_WHAT NEEDS TO BE DONE:_ Copy out the lines beginning at the one with "(AP Photo/Lefteris Pitarakis)" and ending at the last line of the data, both included; pictures stay out.

_PROVIDED DATA:_
*-*-*

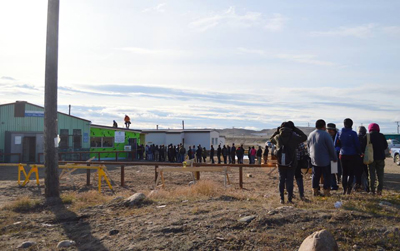 Iqaluit residents line up at the city's cold beer and wine store, which opened one year ago on Sept. 6. The Government of Nunavut is looking for feedback from the public on the pilot project. An online survey is available until Sept. 28 and a paper survey can also be filled out in person at the store. (FILE PHOTO)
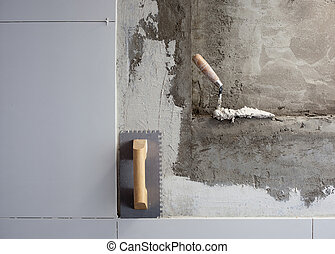 construction tools notched trowel with mortar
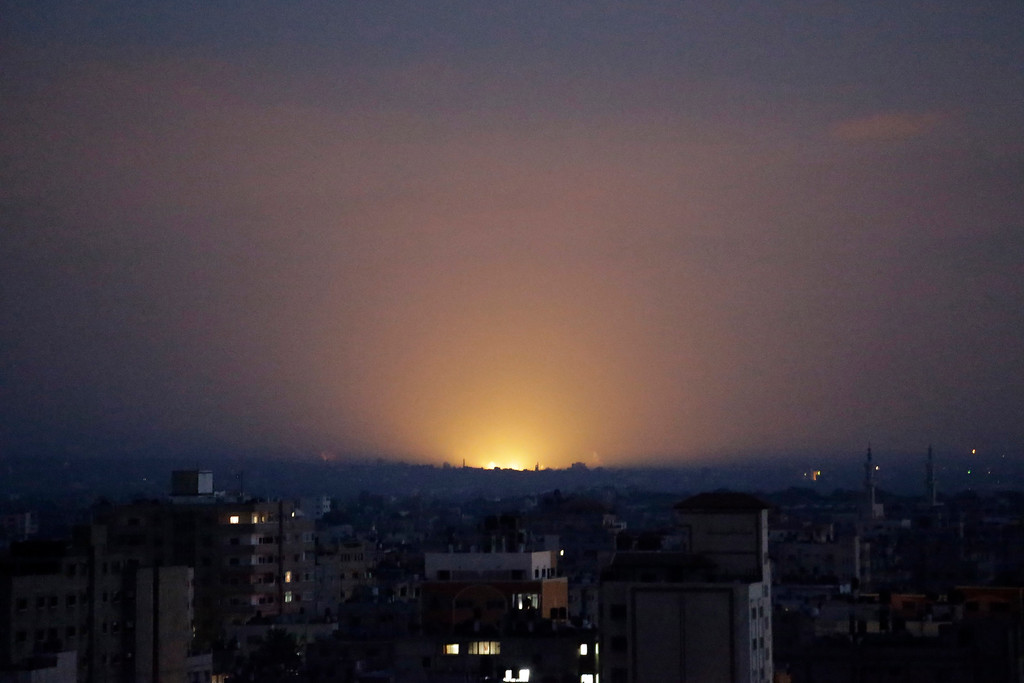 . Light from an Israeli strike in central Gaza Strip illuminates the sky, as seen from Gaza City, northern Gaza Strip, Thursday, July 31, 2014. (AP Photo/Lefteris Pitarakis)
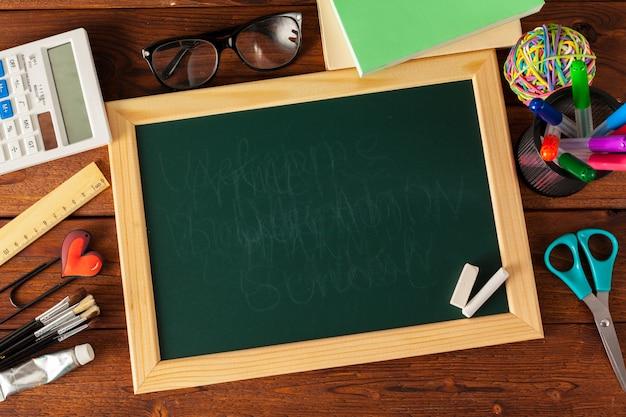 Szkolne dostawy na drewnianym stole i tablicy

*-*-*

_EXERCISE OUTPUT:_
 . Light from an Israeli strike in central Gaza Strip illuminates the sky, as seen from Gaza City, northern Gaza Strip, Thursday, July 31, 2014. (AP Photo/Lefteris Pitarakis)
 Szkolne dostawy na drewnianym stole i tablicy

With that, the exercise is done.